Kuwait must maintain momentum

25 August 2015

Government cannot let lower oil prices derail vital infrastructure schemes

August has been one of the busiest months in Kuwait’s projects market for the best part of a decade. In addition to the sheer value of contracts awarded or approved, what is noticeable is the diverse nature of the projects, from oil refinery schemes to airport projects.

All within a week of each other, the final package on the $11.5bn Al-Zour New Refinery Project (NRP) was awarded, the $4.3bn contract for the new airport terminal was approved and prequalifiers were announced for the country’s next independent water and power projects (IWPPs).

All these projects have been in the planning and tendering stages for several years.
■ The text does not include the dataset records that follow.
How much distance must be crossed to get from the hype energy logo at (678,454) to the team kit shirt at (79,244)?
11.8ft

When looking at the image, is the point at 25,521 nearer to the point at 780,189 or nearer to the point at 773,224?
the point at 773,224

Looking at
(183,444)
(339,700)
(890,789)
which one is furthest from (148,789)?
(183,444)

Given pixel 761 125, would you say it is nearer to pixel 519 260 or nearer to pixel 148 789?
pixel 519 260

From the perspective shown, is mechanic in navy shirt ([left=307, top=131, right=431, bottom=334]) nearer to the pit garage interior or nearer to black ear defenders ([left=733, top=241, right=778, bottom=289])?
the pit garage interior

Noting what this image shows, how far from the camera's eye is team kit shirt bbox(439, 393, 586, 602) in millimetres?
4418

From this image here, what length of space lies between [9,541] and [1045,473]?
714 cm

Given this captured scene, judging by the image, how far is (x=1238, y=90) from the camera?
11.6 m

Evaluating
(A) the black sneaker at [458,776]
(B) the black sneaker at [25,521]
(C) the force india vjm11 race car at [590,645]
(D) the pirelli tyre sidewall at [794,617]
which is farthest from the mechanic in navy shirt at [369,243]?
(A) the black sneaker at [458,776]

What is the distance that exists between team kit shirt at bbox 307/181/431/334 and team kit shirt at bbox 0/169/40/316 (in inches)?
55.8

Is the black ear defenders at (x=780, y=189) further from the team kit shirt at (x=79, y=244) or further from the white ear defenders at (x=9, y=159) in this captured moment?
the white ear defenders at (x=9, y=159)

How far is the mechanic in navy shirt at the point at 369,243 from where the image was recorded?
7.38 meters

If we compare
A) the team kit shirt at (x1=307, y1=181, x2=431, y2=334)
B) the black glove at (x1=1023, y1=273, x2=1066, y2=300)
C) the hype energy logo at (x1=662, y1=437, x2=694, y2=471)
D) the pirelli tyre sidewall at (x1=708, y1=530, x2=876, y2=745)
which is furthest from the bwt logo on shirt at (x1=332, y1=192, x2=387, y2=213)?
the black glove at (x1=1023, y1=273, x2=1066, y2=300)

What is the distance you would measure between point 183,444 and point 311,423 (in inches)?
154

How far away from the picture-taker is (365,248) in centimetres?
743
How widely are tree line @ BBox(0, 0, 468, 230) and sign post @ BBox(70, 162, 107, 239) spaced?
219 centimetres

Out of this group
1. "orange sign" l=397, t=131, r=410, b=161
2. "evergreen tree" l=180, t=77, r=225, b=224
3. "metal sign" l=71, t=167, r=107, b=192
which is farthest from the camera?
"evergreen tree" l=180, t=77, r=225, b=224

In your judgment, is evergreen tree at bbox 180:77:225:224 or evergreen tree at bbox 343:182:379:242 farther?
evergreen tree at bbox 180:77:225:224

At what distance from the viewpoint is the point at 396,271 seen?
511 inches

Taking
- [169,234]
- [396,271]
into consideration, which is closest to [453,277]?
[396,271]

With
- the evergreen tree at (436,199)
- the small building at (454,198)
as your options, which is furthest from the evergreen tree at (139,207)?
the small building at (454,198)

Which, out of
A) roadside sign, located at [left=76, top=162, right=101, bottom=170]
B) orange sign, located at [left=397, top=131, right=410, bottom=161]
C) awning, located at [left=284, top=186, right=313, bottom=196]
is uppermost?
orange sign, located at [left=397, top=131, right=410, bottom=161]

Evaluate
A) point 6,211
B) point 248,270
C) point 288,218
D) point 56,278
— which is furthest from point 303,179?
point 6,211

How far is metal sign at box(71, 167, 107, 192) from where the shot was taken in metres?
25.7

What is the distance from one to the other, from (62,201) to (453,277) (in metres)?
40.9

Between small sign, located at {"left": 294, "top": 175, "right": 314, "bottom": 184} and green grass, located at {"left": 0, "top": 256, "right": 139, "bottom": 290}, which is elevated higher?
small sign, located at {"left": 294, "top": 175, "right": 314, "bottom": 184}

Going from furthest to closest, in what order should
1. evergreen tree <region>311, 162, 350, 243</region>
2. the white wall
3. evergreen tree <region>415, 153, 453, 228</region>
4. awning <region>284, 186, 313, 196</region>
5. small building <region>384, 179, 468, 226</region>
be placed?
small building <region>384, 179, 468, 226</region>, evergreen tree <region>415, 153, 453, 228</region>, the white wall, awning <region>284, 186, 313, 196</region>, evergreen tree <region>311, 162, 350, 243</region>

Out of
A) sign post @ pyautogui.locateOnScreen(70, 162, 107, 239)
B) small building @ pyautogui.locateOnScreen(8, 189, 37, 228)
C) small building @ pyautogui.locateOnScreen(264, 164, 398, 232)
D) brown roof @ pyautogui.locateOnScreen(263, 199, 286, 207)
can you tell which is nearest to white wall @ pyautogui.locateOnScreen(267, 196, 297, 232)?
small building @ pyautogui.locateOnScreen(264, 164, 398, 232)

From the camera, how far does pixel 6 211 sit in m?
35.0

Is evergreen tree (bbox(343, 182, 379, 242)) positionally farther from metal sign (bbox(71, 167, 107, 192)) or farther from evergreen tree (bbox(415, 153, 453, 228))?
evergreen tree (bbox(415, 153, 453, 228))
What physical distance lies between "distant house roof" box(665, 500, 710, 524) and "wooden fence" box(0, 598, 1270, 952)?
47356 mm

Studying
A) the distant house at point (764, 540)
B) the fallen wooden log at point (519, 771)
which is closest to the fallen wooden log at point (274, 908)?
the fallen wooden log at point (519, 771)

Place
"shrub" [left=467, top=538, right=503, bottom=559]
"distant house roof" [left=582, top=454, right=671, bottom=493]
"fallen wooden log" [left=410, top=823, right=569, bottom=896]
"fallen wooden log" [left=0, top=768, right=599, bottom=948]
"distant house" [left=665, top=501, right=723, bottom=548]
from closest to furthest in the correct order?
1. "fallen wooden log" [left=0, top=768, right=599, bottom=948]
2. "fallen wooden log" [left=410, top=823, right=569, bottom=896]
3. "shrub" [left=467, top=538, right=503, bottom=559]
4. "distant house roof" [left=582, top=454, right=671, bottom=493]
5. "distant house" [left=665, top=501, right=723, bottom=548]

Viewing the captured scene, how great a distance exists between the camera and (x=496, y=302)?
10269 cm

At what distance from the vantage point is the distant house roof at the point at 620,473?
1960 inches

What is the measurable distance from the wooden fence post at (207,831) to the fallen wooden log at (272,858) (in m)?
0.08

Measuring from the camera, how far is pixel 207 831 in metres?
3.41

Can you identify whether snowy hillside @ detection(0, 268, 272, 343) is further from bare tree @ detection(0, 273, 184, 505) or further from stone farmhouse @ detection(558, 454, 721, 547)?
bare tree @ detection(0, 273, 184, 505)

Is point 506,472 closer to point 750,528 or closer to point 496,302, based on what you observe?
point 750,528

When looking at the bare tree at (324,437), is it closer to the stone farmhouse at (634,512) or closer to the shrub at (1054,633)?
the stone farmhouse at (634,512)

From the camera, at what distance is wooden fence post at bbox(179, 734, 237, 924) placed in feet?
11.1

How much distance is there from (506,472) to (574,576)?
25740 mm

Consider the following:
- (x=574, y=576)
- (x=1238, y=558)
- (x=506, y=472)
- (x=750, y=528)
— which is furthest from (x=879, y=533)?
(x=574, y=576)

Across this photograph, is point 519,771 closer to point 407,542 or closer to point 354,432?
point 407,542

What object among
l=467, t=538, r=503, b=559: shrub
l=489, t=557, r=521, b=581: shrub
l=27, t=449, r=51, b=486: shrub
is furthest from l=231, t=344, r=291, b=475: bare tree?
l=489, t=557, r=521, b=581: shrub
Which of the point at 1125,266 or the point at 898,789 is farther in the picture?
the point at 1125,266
As a result, progress has been welcomed from not just within Kuwait, but throughout the region’s business and industry sectors, many of which had started to doubt Kuwait’s ability to deliver on its development programmes.

While the $28bn-plus worth of contracts that have been awarded in the country in 2015 to date is impressive and shows a commitment to delivering on long-delayed projects, it is important this momentum continues and progress is made with vital utilities, transport and housing programmes.

The problem facing government clients, which still dominate Kuwait’s projects market, is low oil prices, which have fallen even further as a result of the current Chinese currency crisis.

With oil-reliant economies such as Kuwait, it is only a matter of time before the sharp fall in government income forces cutbacks in government spending. However, it is imperative in the short-to-medium term that Kuwait completes what it has planned if it is to meet the needs of its growing population and begin to diversify its economy.

As a result of underinvestment over the past two decades, largely due to slow progress with key infrastructure schemes, the country has built up healthy budget surpluses that it can tap into. This underinvestment has resulted in Kuwait falling behind its GCC neighbours in terms of diversifying its economy.

As the drop in oil prices has shown, diversification is vital for long-term economic development. To ensure it is better placed to deal with future shocks in crude prices, Kuwait must ensure it proceeds with the rest of its vital infrastructure programme now.